* **Task data**:
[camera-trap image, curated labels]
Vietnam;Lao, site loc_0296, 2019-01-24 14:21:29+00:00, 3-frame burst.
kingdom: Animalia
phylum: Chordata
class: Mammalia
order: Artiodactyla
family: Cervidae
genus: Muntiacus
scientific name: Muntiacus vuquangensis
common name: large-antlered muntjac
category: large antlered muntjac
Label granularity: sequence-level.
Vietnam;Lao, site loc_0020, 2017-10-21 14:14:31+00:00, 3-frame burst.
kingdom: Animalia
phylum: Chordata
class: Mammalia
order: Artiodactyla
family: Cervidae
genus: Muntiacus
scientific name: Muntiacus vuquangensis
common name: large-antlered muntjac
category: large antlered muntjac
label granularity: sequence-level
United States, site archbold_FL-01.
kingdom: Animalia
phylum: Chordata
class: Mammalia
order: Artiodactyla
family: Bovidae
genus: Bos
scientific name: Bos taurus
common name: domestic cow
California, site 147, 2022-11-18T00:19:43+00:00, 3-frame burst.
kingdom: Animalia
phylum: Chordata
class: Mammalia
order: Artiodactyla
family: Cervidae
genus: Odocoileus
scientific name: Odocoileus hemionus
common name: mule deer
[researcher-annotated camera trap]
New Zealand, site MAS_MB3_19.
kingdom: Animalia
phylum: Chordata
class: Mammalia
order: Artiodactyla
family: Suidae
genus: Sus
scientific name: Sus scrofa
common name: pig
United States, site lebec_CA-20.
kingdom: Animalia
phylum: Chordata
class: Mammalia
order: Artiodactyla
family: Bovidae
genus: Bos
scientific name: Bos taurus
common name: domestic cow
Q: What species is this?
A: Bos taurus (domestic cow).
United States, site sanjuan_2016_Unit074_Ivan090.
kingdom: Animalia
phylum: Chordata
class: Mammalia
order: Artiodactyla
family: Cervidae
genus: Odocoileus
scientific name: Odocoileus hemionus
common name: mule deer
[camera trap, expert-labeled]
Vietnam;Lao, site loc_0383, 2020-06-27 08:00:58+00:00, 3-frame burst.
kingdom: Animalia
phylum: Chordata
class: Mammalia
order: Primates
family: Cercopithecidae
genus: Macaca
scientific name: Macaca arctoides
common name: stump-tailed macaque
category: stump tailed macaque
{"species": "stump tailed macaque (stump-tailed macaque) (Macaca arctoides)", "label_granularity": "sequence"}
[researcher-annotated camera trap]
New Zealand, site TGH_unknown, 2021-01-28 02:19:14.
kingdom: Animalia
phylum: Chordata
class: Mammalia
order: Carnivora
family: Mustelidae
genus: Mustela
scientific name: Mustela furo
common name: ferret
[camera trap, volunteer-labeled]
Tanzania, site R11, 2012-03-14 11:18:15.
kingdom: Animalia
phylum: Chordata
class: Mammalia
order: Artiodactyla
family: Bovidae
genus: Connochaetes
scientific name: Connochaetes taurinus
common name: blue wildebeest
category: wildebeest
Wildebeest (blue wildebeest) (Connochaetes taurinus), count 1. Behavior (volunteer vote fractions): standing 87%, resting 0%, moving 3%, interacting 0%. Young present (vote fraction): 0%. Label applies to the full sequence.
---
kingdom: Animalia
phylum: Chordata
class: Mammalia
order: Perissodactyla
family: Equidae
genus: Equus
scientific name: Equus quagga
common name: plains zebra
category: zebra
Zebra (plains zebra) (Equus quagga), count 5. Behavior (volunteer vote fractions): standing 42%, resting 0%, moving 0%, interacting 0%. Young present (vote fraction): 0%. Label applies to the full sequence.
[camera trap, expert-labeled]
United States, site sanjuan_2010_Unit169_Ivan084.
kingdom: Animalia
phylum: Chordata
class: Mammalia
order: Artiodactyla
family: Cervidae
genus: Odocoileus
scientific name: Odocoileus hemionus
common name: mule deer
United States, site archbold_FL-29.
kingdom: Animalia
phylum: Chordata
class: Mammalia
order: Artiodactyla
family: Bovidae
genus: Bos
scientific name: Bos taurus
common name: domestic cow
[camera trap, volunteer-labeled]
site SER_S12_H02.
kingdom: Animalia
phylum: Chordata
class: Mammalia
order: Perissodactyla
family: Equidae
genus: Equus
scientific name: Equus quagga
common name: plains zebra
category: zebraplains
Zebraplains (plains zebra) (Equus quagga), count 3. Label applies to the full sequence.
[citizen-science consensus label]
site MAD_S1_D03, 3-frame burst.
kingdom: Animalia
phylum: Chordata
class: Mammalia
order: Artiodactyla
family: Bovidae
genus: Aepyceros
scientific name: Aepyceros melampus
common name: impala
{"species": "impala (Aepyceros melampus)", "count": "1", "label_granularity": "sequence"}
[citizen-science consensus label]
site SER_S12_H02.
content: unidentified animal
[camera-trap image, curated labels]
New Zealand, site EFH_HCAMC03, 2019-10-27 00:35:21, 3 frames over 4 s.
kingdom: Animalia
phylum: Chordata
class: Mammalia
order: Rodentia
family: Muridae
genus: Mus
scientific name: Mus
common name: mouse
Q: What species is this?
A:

* **Problem description**:
Give back the entries exactly, so that each line matches the original.

* **Written answer**:
[camera-trap image, curated labels]
Vietnam;Lao, site loc_0296, 2019-01-24 14:21:29+00:00, 3-frame burst.
kingdom: Animalia
phylum: Chordata
class: Mammalia
order: Artiodactyla
family: Cervidae
genus: Muntiacus
scientific name: Muntiacus vuquangensis
common name: large-antlered muntjac
category: large antlered muntjac
Label granularity: sequence-level.
Vietnam;Lao, site loc_0020, 2017-10-21 14:14:31+00:00, 3-frame burst.
kingdom: Animalia
phylum: Chordata
class: Mammalia
order: Artiodactyla
family: Cervidae
genus: Muntiacus
scientific name: Muntiacus vuquangensis
common name: large-antlered muntjac
category: large antlered muntjac
label granularity: sequence-level
United States, site archbold_FL-01.
kingdom: Animalia
phylum: Chordata
class: Mammalia
order: Artiodactyla
family: Bovidae
genus: Bos
scientific name: Bos taurus
common name: domestic cow
California, site 147, 2022-11-18T00:19:43+00:00, 3-frame burst.
kingdom: Animalia
phylum: Chordata
class: Mammalia
order: Artiodactyla
family: Cervidae
genus: Odocoileus
scientific name: Odocoileus hemionus
common name: mule deer
[researcher-annotated camera trap]
New Zealand, site MAS_MB3_19.
kingdom: Animalia
phylum: Chordata
class: Mammalia
order: Artiodactyla
family: Suidae
genus: Sus
scientific name: Sus scrofa
common name: pig
United States, site lebec_CA-20.
kingdom: Animalia
phylum: Chordata
class: Mammalia
order: Artiodactyla
family: Bovidae
genus: Bos
scientific name: Bos taurus
common name: domestic cow
Q: What species is this?
A: Bos taurus (domestic cow).
United States, site sanjuan_2016_Unit074_Ivan090.
kingdom: Animalia
phylum: Chordata
class: Mammalia
order: Artiodactyla
family: Cervidae
genus: Odocoileus
scientific name: Odocoileus hemionus
common name: mule deer
[camera trap, expert-labeled]
Vietnam;Lao, site loc_0383, 2020-06-27 08:00:58+00:00, 3-frame burst.
kingdom: Animalia
phylum: Chordata
class: Mammalia
order: Primates
family: Cercopithecidae
genus: Macaca
scientific name: Macaca arctoides
common name: stump-tailed macaque
category: stump tailed macaque
{"species": "stump tailed macaque (stump-tailed macaque) (Macaca arctoides)", "label_granularity": "sequence"}
[researcher-annotated camera trap]
New Zealand, site TGH_unknown, 2021-01-28 02:19:14.
kingdom: Animalia
phylum: Chordata
class: Mammalia
order: Carnivora
family: Mustelidae
genus: Mustela
scientific name: Mustela furo
common name: ferret
[camera trap, volunteer-labeled]
Tanzania, site R11, 2012-03-14 11:18:15.
kingdom: Animalia
phylum: Chordata
class: Mammalia
order: Artiodactyla
family: Bovidae
genus: Connochaetes
scientific name: Connochaetes taurinus
common name: blue wildebeest
category: wildebeest
Wildebeest (blue wildebeest) (Connochaetes taurinus), count 1. Behavior (volunteer vote fractions): standing 87%, resting 0%, moving 3%, interacting 0%. Young present (vote fraction): 0%. Label applies to the full sequence.
---
kingdom: Animalia
phylum: Chordata
class: Mammalia
order: Perissodactyla
family: Equidae
genus: Equus
scientific name: Equus quagga
common name: plains zebra
category: zebra
Zebra (plains zebra) (Equus quagga), count 5. Behavior (volunteer vote fractions): standing 42%, resting 0%, moving 0%, interacting 0%. Young present (vote fraction): 0%. Label applies to the full sequence.
[camera trap, expert-labeled]
United States, site sanjuan_2010_Unit169_Ivan084.
kingdom: Animalia
phylum: Chordata
class: Mammalia
order: Artiodactyla
family: Cervidae
genus: Odocoileus
scientific name: Odocoileus hemionus
common name: mule deer
United States, site archbold_FL-29.
kingdom: Animalia
phylum: Chordata
class: Mammalia
order: Artiodactyla
family: Bovidae
genus: Bos
scientific name: Bos taurus
common name: domestic cow
[camera trap, volunteer-labeled]
site SER_S12_H02.
kingdom: Animalia
phylum: Chordata
class: Mammalia
order: Perissodactyla
family: Equidae
genus: Equus
scientific name: Equus quagga
common name: plains zebra
category: zebraplains
Zebraplains (plains zebra) (Equus quagga), count 3. Label applies to the full sequence.
[citizen-science consensus label]
site MAD_S1_D03, 3-frame burst.
kingdom: Animalia
phylum: Chordata
class: Mammalia
order: Artiodactyla
family: Bovidae
genus: Aepyceros
scientific name: Aepyceros melampus
common name: impala
{"species": "impala (Aepyceros melampus)", "count": "1", "label_granularity": "sequence"}
[citizen-science consensus label]
site SER_S12_H02.
content: unidentified animal
[camera-trap image, curated labels]
New Zealand, site EFH_HCAMC03, 2019-10-27 00:35:21, 3 frames over 4 s.
kingdom: Animalia
phylum: Chordata
class: Mammalia
order: Rodentia
family: Muridae
genus: Mus
scientific name: Mus
common name: mouse
Q: What species is this?
A:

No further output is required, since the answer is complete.